Mystic Help

BISON: Text Importer

The BISON Text Importer is designed to pre-process both formatted text files as well as some proprietary formats which can be interpreted and processed as text files (e.g. the result of an Excel spreadsheet import). To ease understanding, the dialog is designed to mimic the way in which common importers used in third-party spreadsheets have often been displayed.

Initial Format Processing

Different text files, especially if produced on different operating systems (which use different end-of-line characters) result in the underlying text being loaded into the importer in different ways. The first thing to do therefore, is to tweak import settings until the list of results at the bottom of the dialog show a logical data set rather than 'garbage'.

The three main values for the initial understanding of the text are:

Record Separator - The record separator¹⁾ is the (non-visible) character that is used to separate lines in a text file. In a word-processed document, this is effectively the character(s) that is inserted into the file when you press the [Enter] key on the keyboard. Files produced on different operating systems or by different programs however, may have different line separators. Change the line separator until it is clear that a set of clearly defined rows are being presented in the list box.

Field Separator - The field separator is the character which divides different fields within a single row. Simply by definition, for a CSV²⁾ you will need to choose a comma; for a TSV³⁾ you will need to choose a TAB character.

Field Protector - Because it is possible to put characters into a field which confuse the file format (e.g. an actual comma in a field would result in an artificial field-break), fields are often 'protected' by wrapping them in a known affix. Probably the most common used in both CSV and TSV files is the double-quote.

For an Excel spreadsheet import, the Importer already knows how to read the standard internal structure of an Excel file. For this reason, the Record Delimiter, Field Delimiter and Protection character are locked and the data imported without the need to change these values.

Three additional settings may also modify how the data is displayed on the screen:

Internal Delimiter - Most fields that need to be imported are self-contained, single values. On occasion however, an import file may contain a range of data within a single field. An example of this is an Item export from other Library Management systems, which may place a series of Authors into a single field in the file. The Internal Delimiter allows you to define which character should be used within a field to further sub-divide the data into separate values.

Display Sample - Because a file may be of considerable size, by default the Importer will only display the first 50 rows as a sample which can be used to ensure that the settings (above) are producing the correct results. Once the import looks correct, try changing the Display Sample to [All Data] to check that all records can be brought into the Importer without corruption⁴⁾.

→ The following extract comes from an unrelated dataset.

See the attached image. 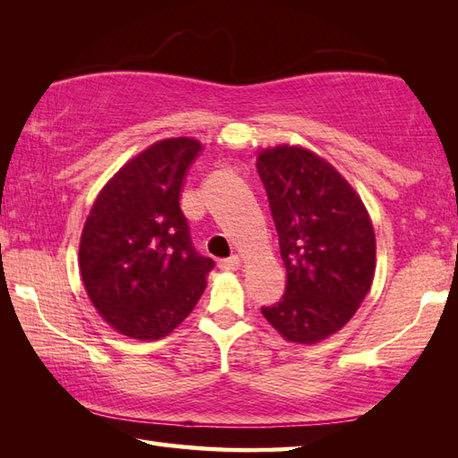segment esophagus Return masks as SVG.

Use 1st Row as Headings - Many CSV and TSV files, as well as many Excel files, use the first row to contain headings explaining what the fields mean in the file. By default, this check-box is on. If data seems to appear in the Header row of the results list, turn this check-box off.

Defining The Fields

Once the data sample is reading correctly and the rows in the results list seem correct, you need to define what each field actually means. While there may be a header row with human-readable text, this is not a row which can be interpreted by the importer. You need to match the field up with a known set of fields for the type of import that you are performing.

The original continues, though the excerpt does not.